Dorris Ranch gets nature-inspired playground in Springfield
A new nature playground is headed to Dorris Ranch, adding accessible family play to Springfield's 268-acre historic orchard park.

Dorris Ranch is getting a nature playground that is meant to feel like part of the park, not an add-on to it. The project would bring new play areas, concrete paving, a compacted gravel path and a paved ADA parking space to the 268-acre site south of downtown Springfield, giving families a more child-friendly stop inside one of Lane County’s most distinctive parks.
That location matters. Dorris Ranch is not a blank recreational field. It is the first commercial filbert orchard in the United States, started in 1892, and it is listed on the National Register of Historic Places. More than half of the commercial filbert trees now growing in the U.S. trace back to Dorris Ranch nursery stock, and the park still carries miles of gravel, paved and natural-surface trails through riparian woodland and oak prairie. It also serves as the western access point for the paved, 4-mile Middle Fork Path to Clearwater Park.

For families, the new playground could make Dorris Ranch easier to use as a place to stay awhile instead of just pass through. The bid materials describe a children’s nature playground with custom play features and premanufactured equipment, along with landscaping and associated site work. That mix suggests a play space that is designed to match the park’s natural setting, with enough structure to serve children while still fitting beside trails, orchard rows and habitat areas.
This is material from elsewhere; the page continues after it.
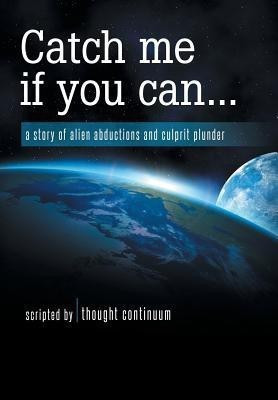 Catch Me If You Can...(English, Hardcover, Thought Continuum)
The playground is being planned in a park that is actively managed, not frozen in time. Willamalane has used controlled ecological burns and pile burning in the oak prairie to restore rare habitat and reduce wildfire risk. In November 2024, the district removed roughly 40 acres of filbert trees because of Eastern Filbert Blight, then planted 3,500 blight-resistant trees in January 2025. The Living History program ended in spring 2025, and Singing Creek Educational Center now offers field trips, special events and other educational and culture-based programming at Dorris Ranch.
Willamalane posted the bid solicitation for the Dorris Ranch Nature Playground under bid number S-R20810-00016848. The district held a pre-bid conference on May 14, 2026, made the project available May 18, and opened bids May 27. The work is now moving through the same kind of public process that has shaped other park upgrades in Springfield.
Tyson Park is also slated for major construction from June through October 2026, including a new playground, basketball court, soccer open-play area, sidewalks, a wood-chip running path, a covered picnic shelter, a drinking fountain and a community garden. At Dorris Ranch, the new playground would extend that family-focused investment into a park where history, ecology and recreation already share the same ground.